Sue and Dick Dangler said something must be done about Battle Mountain. Their daughter works at the high school.

“She says the building is falling apart,” Sue Dangler said.

Dick Dangler isn’t sure whether a new school should be built.

“I would question that until I see how the old building is used,” he said.

Even though Battle Mountain likely gets most of the new money, some downvalley residents supported Referendum 3B.

“The schools need improvement, especially Battle Mountain even though my little guy will never go there,” Renee Winnegrad said outside the Eagle County Building.
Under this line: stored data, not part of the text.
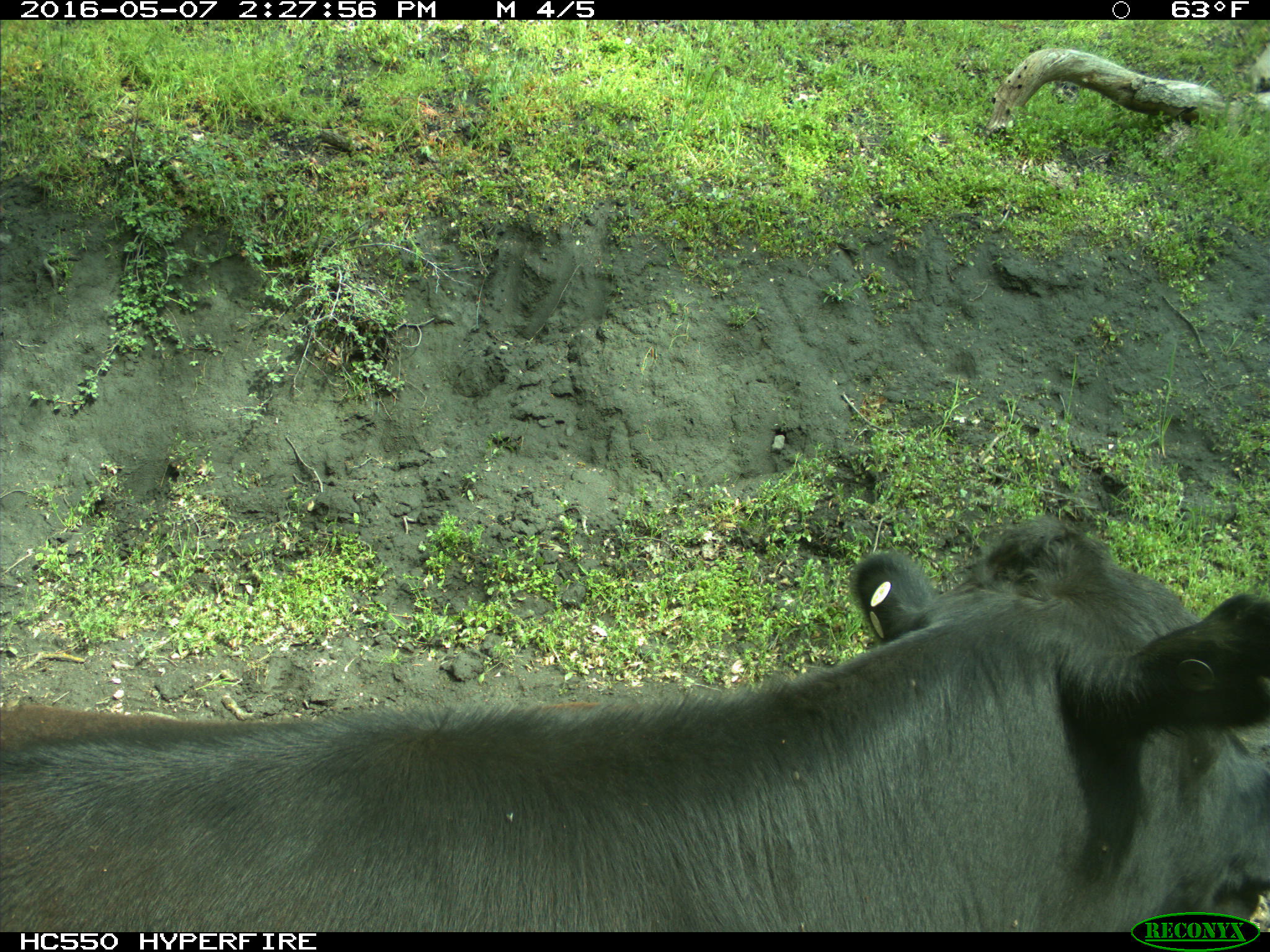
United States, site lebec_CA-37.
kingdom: Animalia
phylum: Chordata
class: Mammalia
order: Artiodactyla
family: Bovidae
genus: Bos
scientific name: Bos taurus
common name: domestic cow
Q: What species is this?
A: Bos taurus (domestic cow).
But Mike Connolly said he isn’t impressed with school district administrators and therefore chose to block their attempt to get more money.

“Philosophically, I don’t trust the government with my money if they can’t manage what they already have,” Connolly said.

Linda Martinez lives in Minturn. She and fellow residents shoulder the second highest property tax in Eagle County at nearly 18 percent. Martinez said she voted against the referendum to avoid piling on more tax.

“We have enough schools and our taxes ” especially in Minturn ” are already high,” Martinez said. “Something has to be done first if they want people to help.”

One unidentified man outside the Eagle County Building said the school district doesn’t need money.

“In my mind they’ve got enough money to do what they need to do to keep up the schools,” he said.

Many voters with children or planning to have children voted in favor of the referendum. Minturn resident Terry Armistead is mother to a 2-year-old son. Even before his birth, Armistead supported improving Eagle County schools.

“I think that our schools are lacking and they haven’t been updated since they’ve been built,” Armistead said. “At the very basic level we should pay for that.”

A hurried woman rushing out of the Donovan Pavilion in Vail adamantly opposed 3B.

“I don’t have children so I don’t want to have to pay for that,” she said.

Dee Personett disagreed with the rushed woman.

“You’ve got to help the kids around town,” Personett said. “It’s hopefully going to provide more education for them. Kids need education these days ” it’s scary.”

The poor condition of schools in Eagle County prompted Eric Larson to support the referendum.

“These are the worst schools in the state,” Larson said. “We need to improve education in the whole country.”

Class size concerns Kindra Skluzacek who said she wants more individual attention for students.

“It’s important for kids to get what they need to be properly educated,” Skluzacek said. “A lot of people are talking about student achievement and paying attention to kids.”